Raw records
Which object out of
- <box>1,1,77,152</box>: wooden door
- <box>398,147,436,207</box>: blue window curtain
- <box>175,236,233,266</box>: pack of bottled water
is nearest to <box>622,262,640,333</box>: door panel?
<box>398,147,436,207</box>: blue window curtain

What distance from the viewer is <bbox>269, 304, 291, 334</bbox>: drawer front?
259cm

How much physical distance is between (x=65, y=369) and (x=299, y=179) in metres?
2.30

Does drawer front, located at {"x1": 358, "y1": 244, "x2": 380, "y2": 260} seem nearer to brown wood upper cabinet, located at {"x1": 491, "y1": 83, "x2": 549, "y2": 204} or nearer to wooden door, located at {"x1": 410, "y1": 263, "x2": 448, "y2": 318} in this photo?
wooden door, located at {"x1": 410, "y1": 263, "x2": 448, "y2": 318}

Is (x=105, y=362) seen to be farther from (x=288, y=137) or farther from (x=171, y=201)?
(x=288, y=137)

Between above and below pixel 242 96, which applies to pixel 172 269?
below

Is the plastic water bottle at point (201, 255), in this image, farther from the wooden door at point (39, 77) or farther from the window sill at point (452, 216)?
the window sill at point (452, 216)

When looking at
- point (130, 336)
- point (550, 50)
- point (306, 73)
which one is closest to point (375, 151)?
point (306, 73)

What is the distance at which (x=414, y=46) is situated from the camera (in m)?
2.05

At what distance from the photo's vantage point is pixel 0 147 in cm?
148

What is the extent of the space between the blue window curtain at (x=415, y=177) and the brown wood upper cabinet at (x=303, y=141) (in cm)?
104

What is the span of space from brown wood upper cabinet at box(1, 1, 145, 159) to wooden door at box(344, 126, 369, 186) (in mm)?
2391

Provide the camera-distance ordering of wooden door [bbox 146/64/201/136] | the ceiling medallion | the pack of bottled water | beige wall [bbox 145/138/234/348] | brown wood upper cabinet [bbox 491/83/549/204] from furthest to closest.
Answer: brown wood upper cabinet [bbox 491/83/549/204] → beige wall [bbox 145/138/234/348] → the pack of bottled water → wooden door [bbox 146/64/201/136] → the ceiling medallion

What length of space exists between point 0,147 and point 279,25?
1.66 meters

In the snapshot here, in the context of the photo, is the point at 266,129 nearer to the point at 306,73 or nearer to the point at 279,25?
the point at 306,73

INSTRUCTIONS FOR THE TASK
Rewrite the data above, replacing every instance of "drawer front" with "drawer face" and leaving everything else unchanged.

EXERCISE RESPONSE
Which object out of
- <box>1,1,77,152</box>: wooden door
- <box>398,147,436,207</box>: blue window curtain
- <box>175,236,233,266</box>: pack of bottled water
is nearest to <box>622,262,640,333</box>: door panel?
<box>398,147,436,207</box>: blue window curtain

What distance from the viewer is <bbox>269, 304, 291, 334</bbox>: drawer face?
259cm

How much physical distance is between (x=65, y=369) and (x=299, y=179) in metres?
2.30

Does drawer face, located at {"x1": 358, "y1": 244, "x2": 380, "y2": 260} seem nearer to brown wood upper cabinet, located at {"x1": 491, "y1": 83, "x2": 549, "y2": 204} or nearer to wooden door, located at {"x1": 410, "y1": 263, "x2": 448, "y2": 318} in this photo?
wooden door, located at {"x1": 410, "y1": 263, "x2": 448, "y2": 318}

Is (x=105, y=362) seen to be farther from (x=288, y=137) or farther from (x=171, y=201)?
(x=288, y=137)

Between above and below pixel 242 96, which applies to pixel 172 269?
below

Is the plastic water bottle at point (201, 255), in this image, farther from the wooden door at point (39, 77) or farther from the window sill at point (452, 216)?
the window sill at point (452, 216)

When looking at
- point (130, 336)
- point (550, 50)
- point (306, 73)
which one is closest to point (375, 151)?
point (306, 73)

What is the distance at which (x=414, y=46) is situated from the camera (in m)?
2.05

At what distance from the photo's vantage point is pixel 0 147 in cm?
148

What is the extent of the space between the blue window curtain at (x=415, y=177) and the brown wood upper cabinet at (x=303, y=141) (in cm)?
104

What is the span of space from brown wood upper cabinet at box(1, 1, 145, 159) to wooden door at box(344, 126, 369, 186) (in mm)?
2391

Provide the camera-distance ordering of wooden door [bbox 146/64/201/136] | the ceiling medallion | the pack of bottled water | beige wall [bbox 145/138/234/348] | brown wood upper cabinet [bbox 491/83/549/204] from furthest to closest.
Answer: brown wood upper cabinet [bbox 491/83/549/204] → beige wall [bbox 145/138/234/348] → the pack of bottled water → wooden door [bbox 146/64/201/136] → the ceiling medallion

What length of space exists between point 0,147 and point 279,25?
1.66 meters

In the snapshot here, in the context of the photo, is the point at 266,129 nearer to the point at 306,73 or nearer to the point at 279,25?
the point at 306,73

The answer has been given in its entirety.